Advertisement

Microprocessor chips that are 1,000 times faster? A breakthrough in plasmon research holds the key

The National University of Singapore (NUS) announces plasmonic-electronic converter that can bridge electronics with plasmonics directly

Stock_Plasma


By Brian Santo, contributing writer

Back in an earlier technology age, scientists perhaps naively thought that electronic circuits would be replaced by photonic devices, which promised to be both smaller and faster that electronic devices. That was way back in 2013, and, oh, to return to such innocent times! The problem with photons (and here’s something you don’t hear every day) is that they’re too darn big . Plasmons are smaller and just as fast, and a handful of labs around the world that have been investigating the esoteric phenomenon are racing each other to devise nanoelectronics that can take advantage of it.

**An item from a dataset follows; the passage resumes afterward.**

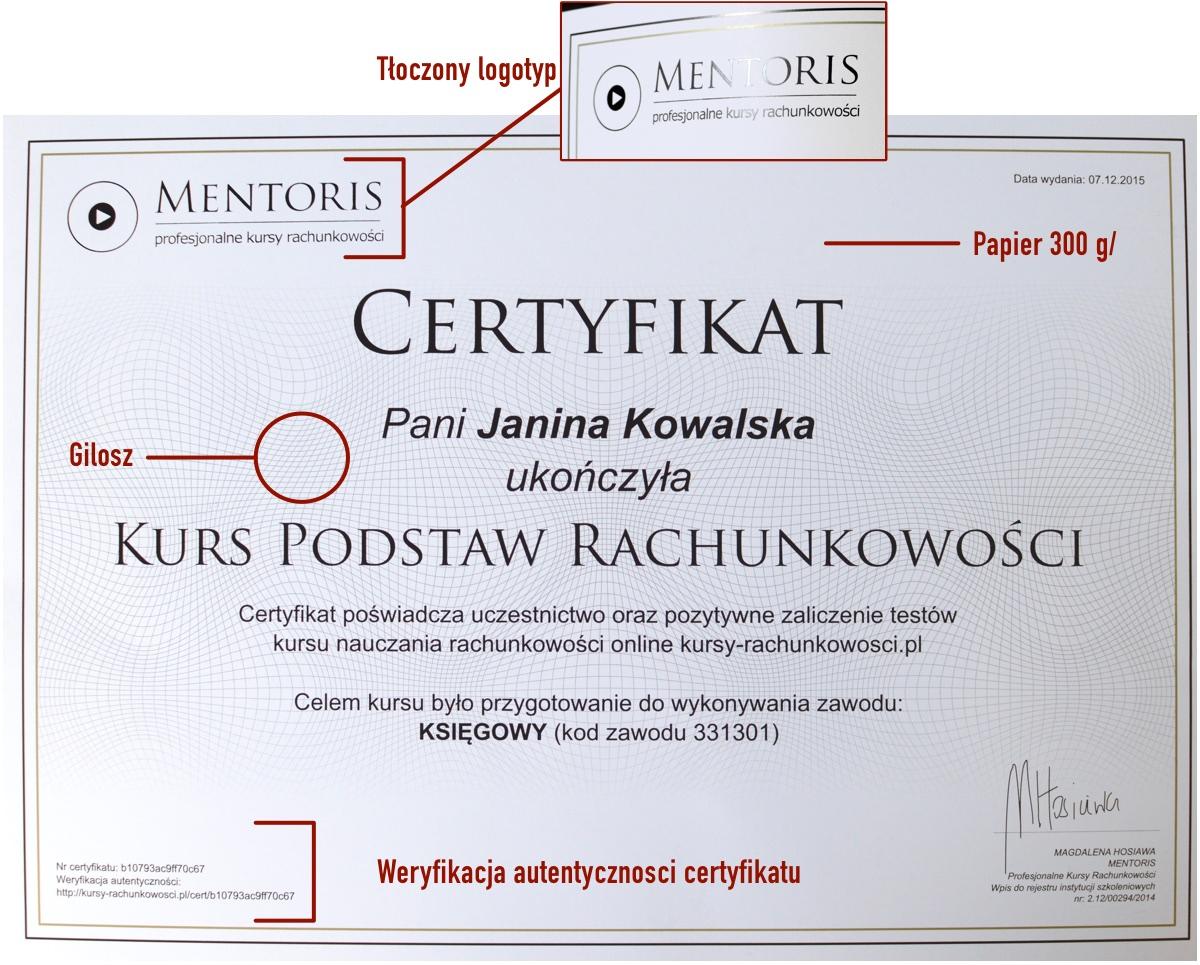 Certyfikat mailing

The latest organization to tout a plasmonic advance is the National University of Singapore (NUS), which recently announced a plasmonic-electronic converter that can bridge electronics with plasmonics directly.

That could be quite an advance, because conversion is typically a two-step process. Electrons are typically used to generate photons, and those photons are then employed to excite plasmons.

Researchers at NUS have devised a one-step process to convert electrical signals directly into plasmonic signals, and vice versa. The process relies on tunneling; electrons travel from one electrode to another, and in the process excite plasmons.

The NUS plasmonic-electronic transducer is 10,000 times smaller than the optical element it obviates, the researchers told OpenGov , a Singaporean information agency. Initial tests peg the electron-to-plasmon conversion efficiency at greater than 10 per cent, which the NUS researchers said is more than a thousand times higher than previously reported.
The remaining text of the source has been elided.